Avant d’entrer dans le sous-bois, apprécier en se retournant le point de vue sur l'église et le vallon.
Continuer tout droit après la montée.
Sur la droite, le ravin forestier de la Ravine abrite quelques fougères montagnardes rares en Île-de-France, qui trouvent là l’ambiance froide et humide propice à leur développement.
Prendre le chemin rural n°9 à gauche.
Derrière la clôture, les étangs qui font aujourd’hui le bonheur des pêcheurs ont pour origine l’exploitation de carrières à ciel ouvert. On y extrayait, à la fin du XIXe siècle et jusqu’en 1940, la pierre de meulière présente dans la couche d’argile imperméable qui constitue le sous-sol du plateau.
2 : Au croisement de la route de Romainville, poursuivre en face.
Voici bientôt le hameau de Beauregard. Juste avant, la clôture délimite le parc du château de Vert-Coeur.
Sur le plateau cultivé, le regard est arrêté au loin par la forêt qui plonge dans les vallées de la Mérantaise et du Rhodon. Autrefois beaucoup plus nombreux, quelques vieux poiriers témoignent d’une époque où le cidre et le poiré constituaient la boisson des multiples ouvriers agricoles. Afin de préserver des paysages vivants et de qualité, le Parc naturel régional a mis en place sur tout le territoire des Plans Paysage et Biodiversité (PPB). Ils définissent des orientations concrètes pour les paysages des vallées, des plateaux, des centres-bourg… Pour en savoir plus sur les PPB
https://www.parc-naturel-chevreuse.fr/une-autre-vie-sinvente-ici/amenagement-et-paysages/plans-paysage-et-biodiversite3 : Après la dernière maison, prendre à droite, franchir une barrière. Juste avant l'entrée d'un champ, descendre à gauche dans le sous-bois.
4 : Après quelques marches en grès, arrivé à la Lorioterie, prendre à gauche le chemin Jean Racine, puis tout droit à la barrière.
Si vous avez un peu de temps, le village de Saint-Lambert, dont l’histoire est étroitement liée à celle de l’abbaye de Port-Royal, mérite un détour : anciennes demeures bourgeoises, manoir du XVIIe siècle, dit Maison Silvy, devenu école communale, église au clocher original en bardeau de châtaignier...
5 : Après le moulin de Fauveau et son étang privé, poursuivre sur le sentier tout droit (Circuit de Beauregard).
Des boisements marécageux de saules et d’aulnes et une roselière ont remplacé les prairies humides abandonnées du fond de vallée. Ces milieux humides, où poussent plusieurs espèces végétales assez rares, présentent surtout un fort intérêt pour les insectes. On y trouve notamment le cordulégastre annelé, grande libellule inféodée aux zones de sources des milieux forestiers.

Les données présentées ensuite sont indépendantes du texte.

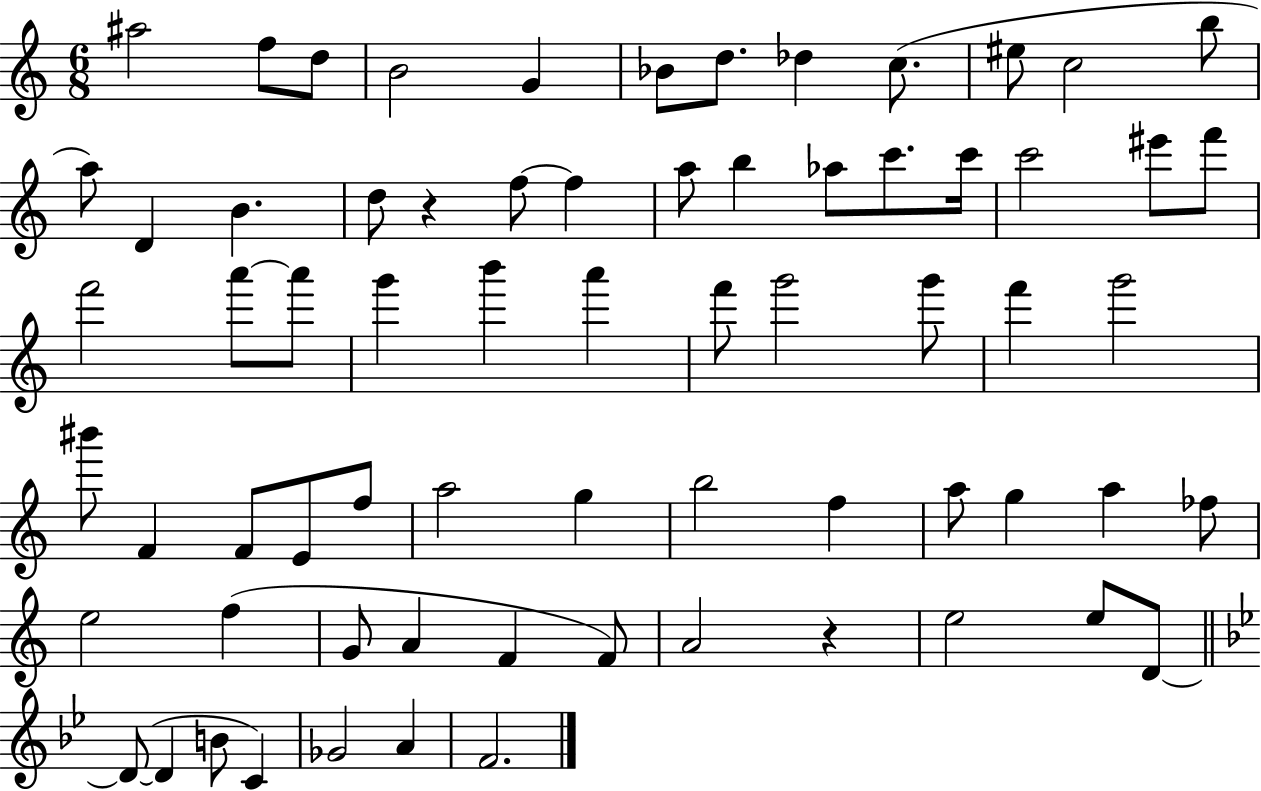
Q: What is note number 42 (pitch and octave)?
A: F5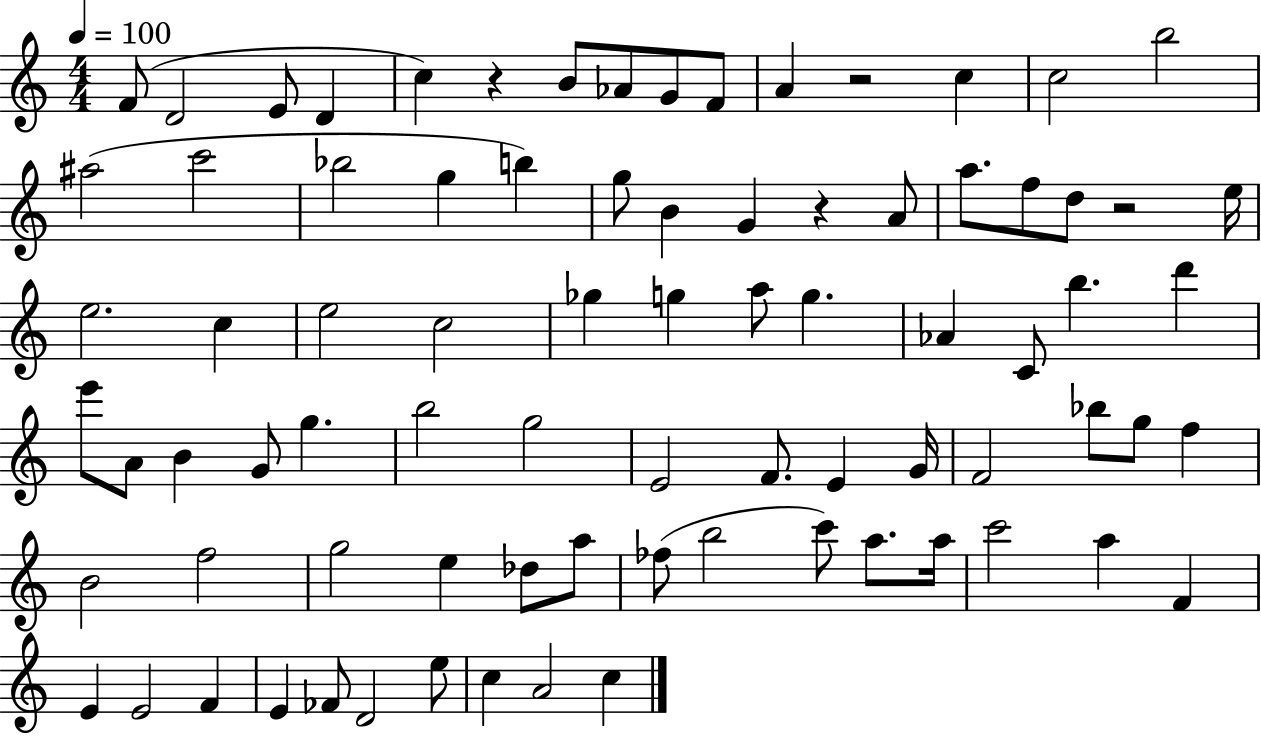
X:1
T:Untitled
M:4/4
L:1/4
K:C
F/2 D2 E/2 D c z B/2 _A/2 G/2 F/2 A z2 c c2 b2 ^a2 c'2 _b2 g b g/2 B G z A/2 a/2 f/2 d/2 z2 e/4 e2 c e2 c2 _g g a/2 g _A C/2 b d' e'/2 A/2 B G/2 g b2 g2 E2 F/2 E G/4 F2 _b/2 g/2 f B2 f2 g2 e _d/2 a/2 _f/2 b2 c'/2 a/2 a/4 c'2 a F E E2 F E _F/2 D2 e/2 c A2 c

6 : Au croisement suivant, prendre à droite jusqu'à la route de Saint-Lambert-des-Bois et traverser. En haut du virage, emprunter à gauche la sente qui grimpe dans le bois.

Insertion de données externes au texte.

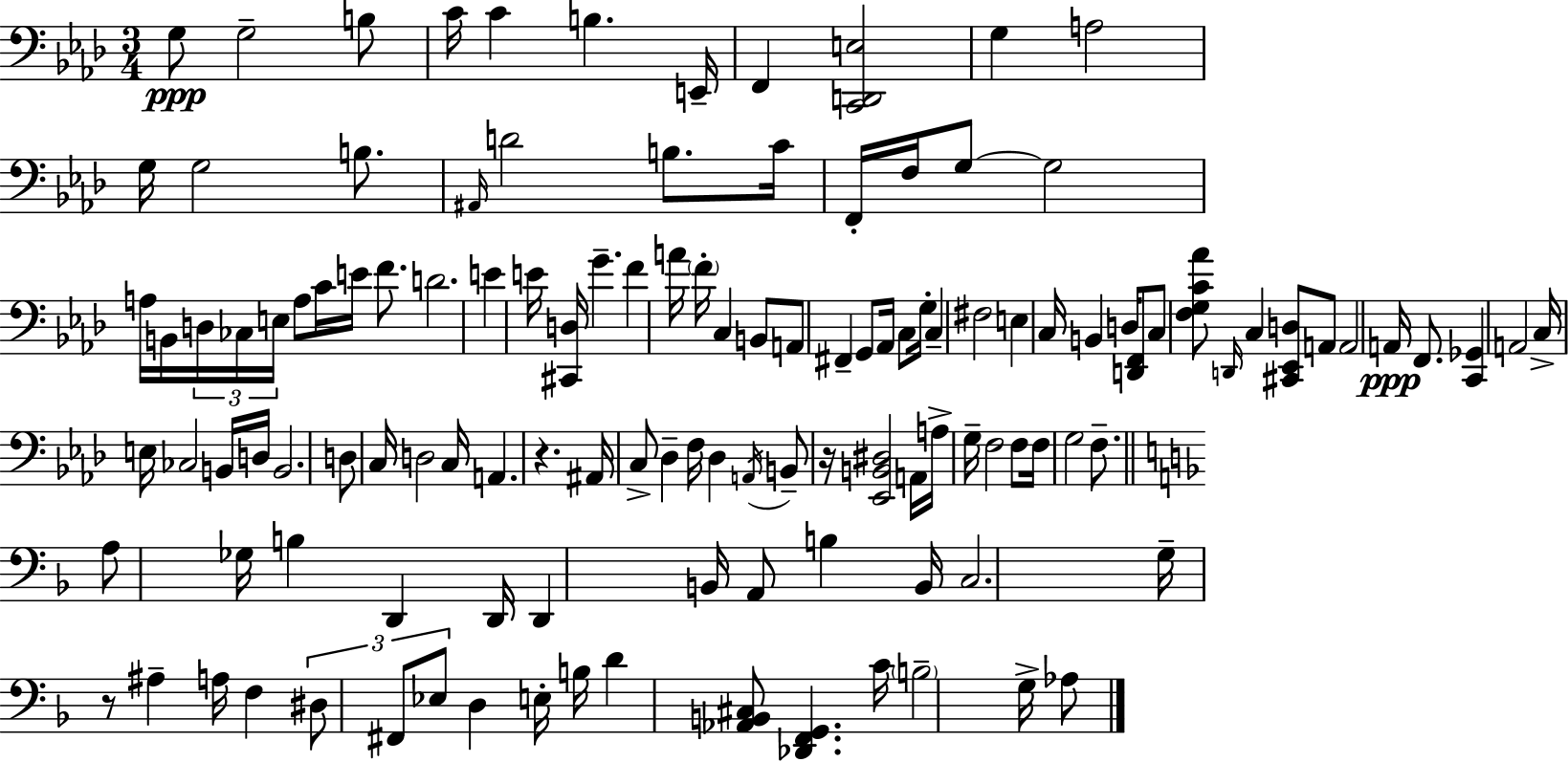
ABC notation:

X:1
T:Untitled
M:3/4
L:1/4
K:Fm
G,/2 G,2 B,/2 C/4 C B, E,,/4 F,, [C,,D,,E,]2 G, A,2 G,/4 G,2 B,/2 ^A,,/4 D2 B,/2 C/4 F,,/4 F,/4 G,/2 G,2 A,/4 B,,/4 D,/4 _C,/4 E,/4 A,/2 C/4 E/4 F/2 D2 E E/4 [^C,,D,]/4 G F A/4 F/4 C, B,,/2 A,,/2 ^F,, G,,/2 _A,,/4 C,/2 G,/4 C, ^F,2 E, C,/4 B,, D,/4 [D,,F,,]/2 C,/2 [F,G,C_A]/2 D,,/4 C, [^C,,_E,,D,]/2 A,,/2 A,,2 A,,/4 F,,/2 [C,,_G,,] A,,2 C,/4 E,/4 _C,2 B,,/4 D,/4 B,,2 D,/2 C,/4 D,2 C,/4 A,, z ^A,,/4 C,/2 _D, F,/4 _D, A,,/4 B,,/2 z/4 [_E,,B,,^D,]2 A,,/4 A,/4 G,/4 F,2 F,/2 F,/4 G,2 F,/2 A,/2 _G,/4 B, D,, D,,/4 D,, B,,/4 A,,/2 B, B,,/4 C,2 G,/4 z/2 ^A, A,/4 F, ^D,/2 ^F,,/2 _E,/2 D, E,/4 B,/4 D [_A,,B,,^C,]/2 [_D,,F,,G,,] C/4 B,2 G,/4 _A,/2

7 : Laisser le premier sentier à gauche, puis à 50m prendre la large allée forestière à gauche presque en lisière de bois.

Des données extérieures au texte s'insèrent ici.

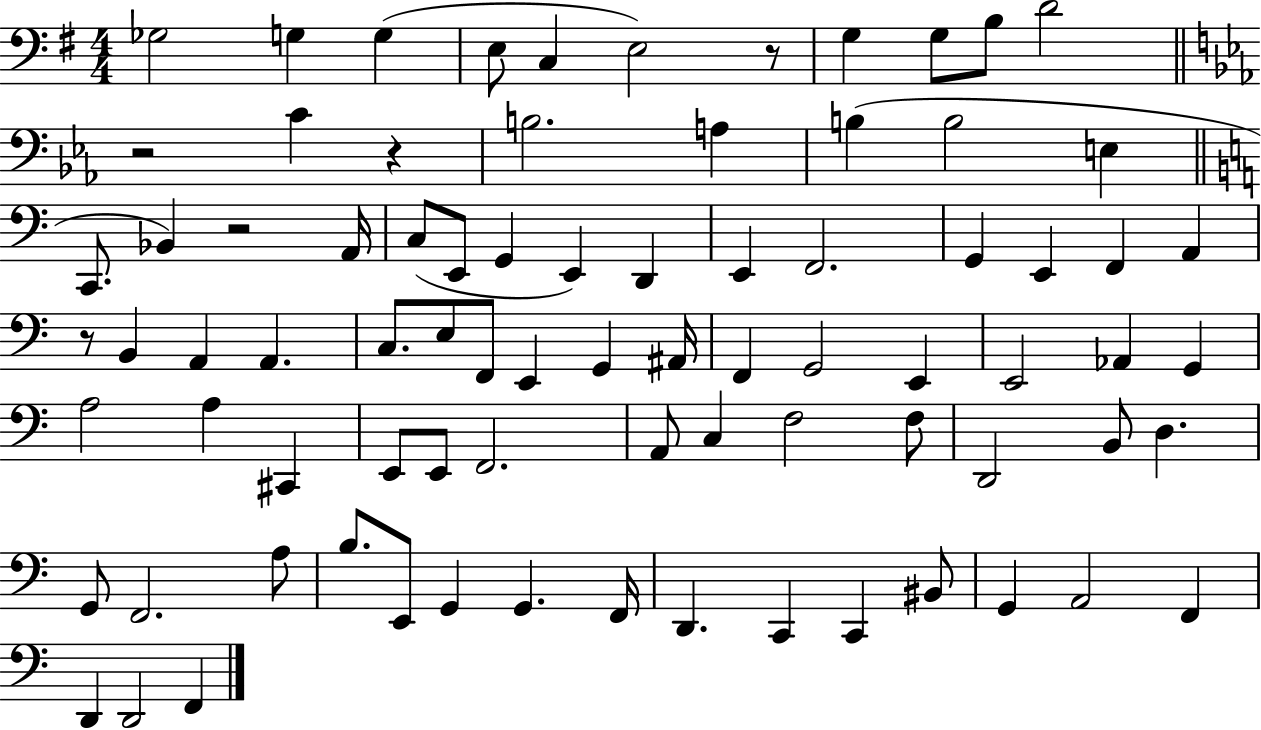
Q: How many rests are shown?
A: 5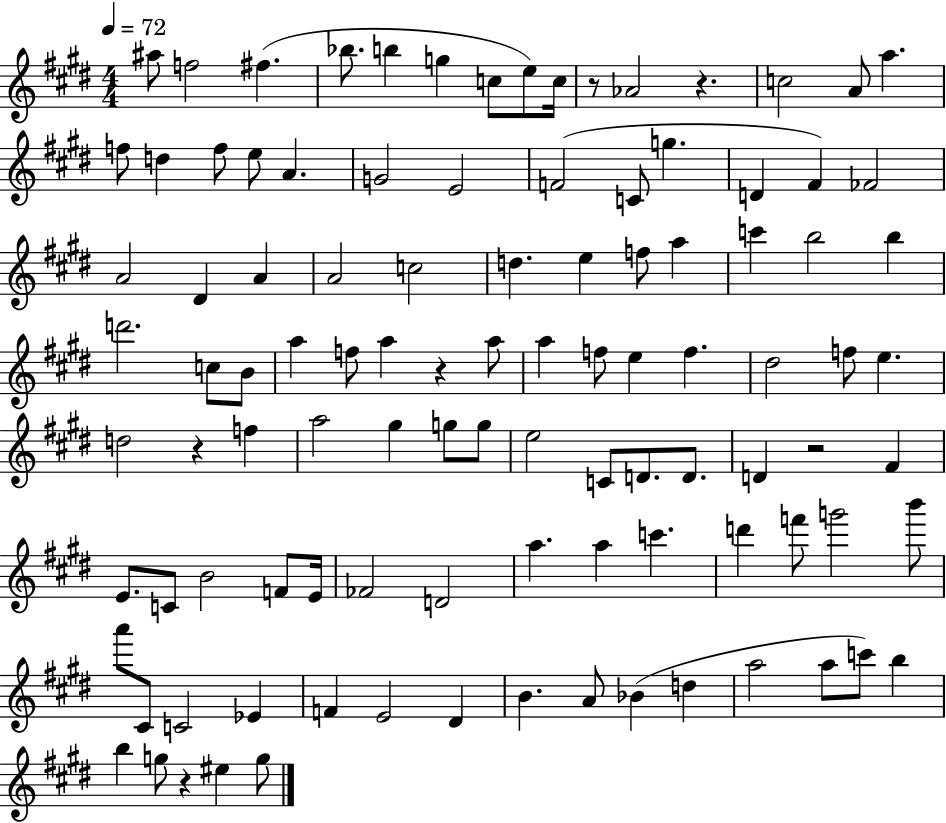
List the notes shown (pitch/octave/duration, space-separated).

A#5/e F5/h F#5/q. Bb5/e. B5/q G5/q C5/e E5/e C5/s R/e Ab4/h R/q. C5/h A4/e A5/q. F5/e D5/q F5/e E5/e A4/q. G4/h E4/h F4/h C4/e G5/q. D4/q F#4/q FES4/h A4/h D#4/q A4/q A4/h C5/h D5/q. E5/q F5/e A5/q C6/q B5/h B5/q D6/h. C5/e B4/e A5/q F5/e A5/q R/q A5/e A5/q F5/e E5/q F5/q. D#5/h F5/e E5/q. D5/h R/q F5/q A5/h G#5/q G5/e G5/e E5/h C4/e D4/e. D4/e. D4/q R/h F#4/q E4/e. C4/e B4/h F4/e E4/s FES4/h D4/h A5/q. A5/q C6/q. D6/q F6/e G6/h B6/e A6/e C#4/e C4/h Eb4/q F4/q E4/h D#4/q B4/q. A4/e Bb4/q D5/q A5/h A5/e C6/e B5/q B5/q G5/e R/q EIS5/q G5/e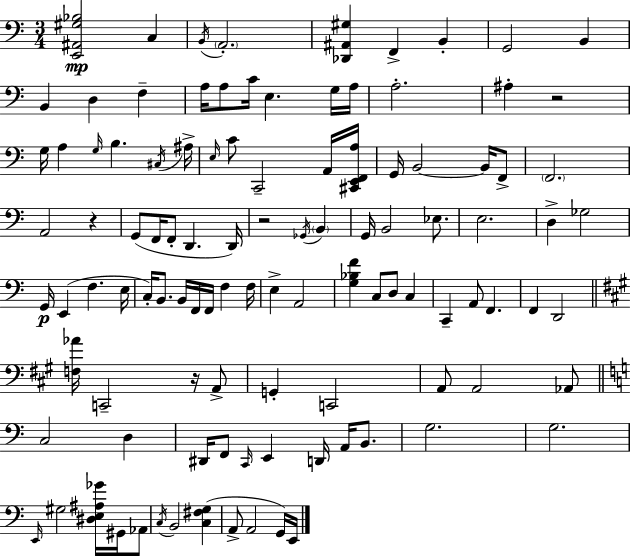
{
  \clef bass
  \numericTimeSignature
  \time 3/4
  \key a \minor
  <e, ais, gis bes>2\mp c4 | \acciaccatura { b,16 } \parenthesize a,2.-. | <des, ais, gis>4 f,4-> b,4-. | g,2 b,4 | \break b,4 d4 f4-- | a16 a8 c'16 e4. g16 | a16 a2.-. | ais4-. r2 | \break g16 a4 \grace { g16 } b4. | \acciaccatura { cis16 } ais16-> \grace { e16 } c'8 c,2-- | a,16 <cis, e, f, a>16 g,16 b,2~~ | b,16 f,8-> \parenthesize f,2. | \break a,2 | r4 g,8( f,16 f,8-. d,4. | d,16) r2 | \acciaccatura { ges,16 } \parenthesize b,4 g,16 b,2 | \break ees8. e2. | d4-> ges2 | g,16\p e,4( f4. | e16 c16-.) b,8. b,16 f,16 f,16 | \break f4 f16 e4-> a,2 | <g bes f'>4 c8 d8 | c4 c,4-- a,8 f,4. | f,4 d,2 | \break \bar "||" \break \key a \major <f aes'>16 c,2-- r16 a,8-> | g,4-. c,2 | a,8 a,2 aes,8 | \bar "||" \break \key c \major c2 d4 | dis,16 f,8 \grace { c,16 } e,4 d,16 a,16 b,8. | g2. | g2. | \break \grace { e,16 } gis2 <dis e ais ges'>16 gis,16 | aes,8 \acciaccatura { c16 } b,2 <c fis g>4( | a,8-> a,2 | g,16) e,16 \bar "|."
}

Vous rejoignez le chemin de la Salamandre, jalonné de plusieurs panneaux d’information. Ce sentier a été aménagé par le Conseil Départemental des Yvelines dans le cadre de son action pour la préservation et la valorisation des espaces aux caractéristiques paysagères et écologiques remarquables.
L'allée aboutit sur la route de Chevreuse. Juste avant la route, un préau permet de pique-niquer à l'abri. Redescendre par la route à gauche jusqu'à Milon-la-Chapelle.
En bas de la descente, remarquer les grandes maisons cossues. Elles datent d’une époque où la région était un lieu de villégiature très apprécié par la bourgeoisie parisienne. Les toitures en ardoises, les murs en meulière recouverts d’un enduit lisse, les décors de plâtre imitant la pierre taillée ou encore de brique rouge... ces éléments caractérisent les constructions d’origine bourgeoise de la fin du XIXe siècle.
Au croisement, une fontaine d'eau potable mise en place par le Parc permet de se rafraichir. Continuer tout droit pour rejoindre le point de départ.